ペットショップで仔犬同士がケージでじゃれ合っている様子はとてもかわいいですよね。犬の飼育やしつけを経験したことがあって、柴犬2匹を多頭飼いしたいという人は、誕生日が近い仔犬の柴を一緒に飼い始めるというのもアリ。「独立心が強くて、他者にやや気難しい」側面のある柴犬ですが、幼いころから一緒にいることで仲良しに育つ可能性は高いです。
柴犬は、柴犬同士が一番相性がいい
色々な犬種の中で、柴犬はやや多頭飼いのハードルが高いグループに入ります。性格や体格がかけ離れていると多頭飼いは難しくなるので、柴犬同士の多頭飼いが一番相性がいいです。
柴犬と他犬種の組み合わせでの多頭飼いを考える場合、柴犬が先住犬だとストレスケアが大変です。先輩犬が温厚で優しく、他の犬に対しての攻撃性が少ない子なら、仔犬の柴を後から迎えるという多頭飼いの始め方もいいと思います。
柴犬と猫の相性について
何匹かの柴犬と一緒に遊んだ経験から感じたのは、「柴は心を開いてくれると懐いてくれますが(強い忠誠心)、優しくされるのが当然だと思っている図々しい猫っぽさがある」という印象です(笑)
先住犬が柴犬のときはケアが大変ですが、それ以上に猫が先住の場合もストレスのケアが大変です。家の中を気ままに動き回りたい猫に対して、柴犬のテリトリーに入らないように教えるのも難しそうです。
SNSなどで柴犬と猫を一緒に飼っている動画を見かけて「かわいい!ずるい!」と思ってしまいますが、それらは「柴と猫が例外的にうまくいっている例」と思っておいた方がよさそうです。
どうしても柴と猫の多頭飼いをしたい場合は、温厚な柴犬を先に迎えて、やや後から社会化期の猫を迎えて環境に慣れさせるという手順がおすすめです。
多頭飼いの住環境(ケージ,トイレ)について
それぞれの犬に「自分だけの場所」を与える
柴×柴の多頭飼いなど、縄張り意識が強い柴犬の多頭飼いをするときは、それぞれに「自分だけの場所」を与えてあげましょう。そして、「他の犬専用の場所には入ってはいけない」というしつけをすることも大切です。
ワンちゃんのためのパーソナルなエリアを作るには、室内用のケージやクレート、あるいは寝床にできるクッションなどもおすすめです。住まいのスペースに余裕があるのなら、四方が囲われているケージを頭数分準備した方が、場所に関するルールをしつけやすいです。
トイレは頭数分準備するのが理想
柴犬はトイレ環境について厳しめな犬種なので、スペースの都合で物理的に可能なら、頭数分のトイレを設けるのが理想です。そして、パーソナルスペース同様に、互いに自分以外のトイレには立ち入らないよぅにしつけておきましょう。

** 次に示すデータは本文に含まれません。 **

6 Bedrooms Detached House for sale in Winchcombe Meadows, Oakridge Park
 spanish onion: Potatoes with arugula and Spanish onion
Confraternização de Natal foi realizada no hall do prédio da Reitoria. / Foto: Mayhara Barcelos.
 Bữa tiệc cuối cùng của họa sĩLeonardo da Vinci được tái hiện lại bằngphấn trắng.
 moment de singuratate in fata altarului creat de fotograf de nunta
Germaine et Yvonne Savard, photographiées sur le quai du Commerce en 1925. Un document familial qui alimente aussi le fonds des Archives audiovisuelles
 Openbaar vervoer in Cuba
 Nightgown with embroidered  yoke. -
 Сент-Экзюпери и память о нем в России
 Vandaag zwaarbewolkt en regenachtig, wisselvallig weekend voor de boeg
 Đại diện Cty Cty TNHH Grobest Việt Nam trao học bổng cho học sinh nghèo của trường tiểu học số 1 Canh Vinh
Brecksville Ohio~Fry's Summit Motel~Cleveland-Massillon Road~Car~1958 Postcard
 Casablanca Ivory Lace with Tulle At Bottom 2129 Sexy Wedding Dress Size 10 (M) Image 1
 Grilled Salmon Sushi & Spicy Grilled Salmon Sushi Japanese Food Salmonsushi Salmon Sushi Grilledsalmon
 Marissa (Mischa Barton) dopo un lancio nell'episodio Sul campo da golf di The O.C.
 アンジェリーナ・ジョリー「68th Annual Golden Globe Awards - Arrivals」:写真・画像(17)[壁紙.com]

もしトイレを頭数分作る余裕がないのなら、共用トイレケージを設けておきましょう。そして、トイレ環境に厳しい柴犬のために、他の犬が用を足したトイレシーツは即座に取り替えるようにしましょう。
賃貸(マンション・アパート)で多頭飼い、近所への騒音
多頭飼いすると吠える?
近所への配慮が必要なエリアに住んでいる方は、ブリーダーさんとよく相談しながら、2匹目のわんちゃんは吠え癖が少ない子を迎えたいところです。
多頭飼いのワンちゃんたちが吠えるかどうかは、先住犬が大きく左右します。先住犬が吠えずにおとなしくしていれば2匹目の子もそれに倣おうとしまいます。しかし、多頭飼いを始めて先住犬のストレスが増えると、吠えるようになってしまう場合もあります。やはり、多頭飼いをする上で先住犬へのケアと愛情は欠かせません。
ワンちゃんが走り回る部屋にカーペットは必須
多頭飼いをすると、ワンちゃんが走る時の床の音がより響くようになります。隣の部屋や階下の部屋のことを考えて、わんちゃんたちが動き回る部屋には防音のカーペットを敷きましょう。
「ペット可」≠「多頭飼いOK」
賃貸マンションやアパートでペットを飼いたい場合は、「ペット可」の条件で検索します。しかし、「ペット可」と書かれている物件は基本的に、「犬または猫1匹以内」という決まりになっているところが多いです。ペット可能な物件をそろえている「ペットホームウェブ」さんのサイトにはこのように書かれています。
多頭飼育ができるペット可物件は、「担当会社からひとこと」や「ペット」「備考」欄に「多頭飼育可」「多頭飼育相談」などと書かれています。※多頭飼育は「ペット相談」の物件ではほぼNGです。
多頭飼いする際に理想的な間取り
柴犬などを多頭飼いする際は、個別のケージやトイレを設置するスペースも考慮して、少なくとも1LDK以上の広さは欲しいところです。2LDK以上あれば家族のスペースにもゆとりが生まれます。
多頭飼育可能な物件の特徴
多頭飼育を想定している物件の家賃相場をみているとは、そのエリアの同じ間取りの平均くらいか、少し高いです。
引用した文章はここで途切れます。